■ Description of the task
Output the full Wikipedia External Links Scanner text below, word for word.

■ Text
====================

Wikipedia External Links Scanner

A streaming Python script that searches multiple Wikipedia language editions for external links to specific domains, identifies the user who first introduced each link, and collects user information and recent contributions.

Overview

This project allows you to:

Read a list of domains from a CSV file (domains.csv).
Read a list of Wikipedia language codes from a CSV file (wiki_versions.csv).
For each (language, domain) pair, search for external links in Wikipedia using the exturlusage API.
For each link found, immediately find the user who introduced it by scanning the revision history of that Wikipedia page.
Collect the user’s additional metadata (e.g. edit count, registration date) and some of their recent edits (via usercontribs).
Write out:
- results.csv: details about each external link usage (including the introduction user).
- user_info_all.csv: user details for each discovered user.
- user_contributions_all.csv: recent contributions for each discovered user.

This streaming approach minimises memory usage by writing data to CSV as soon as it’s discovered and by de-duplicating (lang, user) pairs on disk (rather than storing in memory).

Features

Parallel requests: uses multi-threading to speed up API calls.
Memory-friendly: writes results as they are generated; does not hold all data in memory at once.

====================

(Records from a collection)
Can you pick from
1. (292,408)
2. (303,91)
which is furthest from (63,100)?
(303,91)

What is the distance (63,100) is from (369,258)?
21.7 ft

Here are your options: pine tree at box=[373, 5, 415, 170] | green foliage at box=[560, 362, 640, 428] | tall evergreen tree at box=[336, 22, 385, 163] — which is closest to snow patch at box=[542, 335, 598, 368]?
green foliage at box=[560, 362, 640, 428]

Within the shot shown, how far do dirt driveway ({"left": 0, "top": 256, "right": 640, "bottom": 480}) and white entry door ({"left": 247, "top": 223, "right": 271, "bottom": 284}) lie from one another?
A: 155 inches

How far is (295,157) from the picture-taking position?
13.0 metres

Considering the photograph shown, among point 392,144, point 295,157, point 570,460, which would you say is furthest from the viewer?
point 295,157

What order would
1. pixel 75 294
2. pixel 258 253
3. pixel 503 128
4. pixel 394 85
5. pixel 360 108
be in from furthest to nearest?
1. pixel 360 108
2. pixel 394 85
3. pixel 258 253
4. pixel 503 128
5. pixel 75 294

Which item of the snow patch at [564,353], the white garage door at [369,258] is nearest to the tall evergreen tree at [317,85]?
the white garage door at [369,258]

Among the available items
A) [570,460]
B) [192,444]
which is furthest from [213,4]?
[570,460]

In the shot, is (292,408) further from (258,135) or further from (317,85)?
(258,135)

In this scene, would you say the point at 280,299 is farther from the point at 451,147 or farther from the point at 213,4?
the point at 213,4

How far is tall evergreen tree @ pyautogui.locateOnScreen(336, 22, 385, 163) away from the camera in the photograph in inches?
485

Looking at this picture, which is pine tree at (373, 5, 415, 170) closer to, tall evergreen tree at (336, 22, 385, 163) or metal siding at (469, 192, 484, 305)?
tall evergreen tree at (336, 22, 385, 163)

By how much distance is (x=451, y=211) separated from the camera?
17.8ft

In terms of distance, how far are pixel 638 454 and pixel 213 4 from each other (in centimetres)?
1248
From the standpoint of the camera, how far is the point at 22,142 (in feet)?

====================

■ Response to the exercise
Wikipedia External Links Scanner

A streaming Python script that searches multiple Wikipedia language editions for external links to specific domains, identifies the user who first introduced each link, and collects user information and recent contributions.

Overview

This project allows you to:

Read a list of domains from a CSV file (domains.csv).
Read a list of Wikipedia language codes from a CSV file (wiki_versions.csv).
For each (language, domain) pair, search for external links in Wikipedia using the exturlusage API.
For each link found, immediately find the user who introduced it by scanning the revision history of that Wikipedia page.
Collect the user’s additional metadata (e.g. edit count, registration date) and some of their recent edits (via usercontribs).
Write out:
- results.csv: details about each external link usage (including the introduction user).
- user_info_all.csv: user details for each discovered user.
- user_contributions_all.csv: recent contributions for each discovered user.

This streaming approach minimises memory usage by writing data to CSV as soon as it’s discovered and by de-duplicating (lang, user) pairs on disk (rather than storing in memory).

Features

Parallel requests: uses multi-threading to speed up API calls.
Memory-friendly: writes results as they are generated; does not hold all data in memory at once.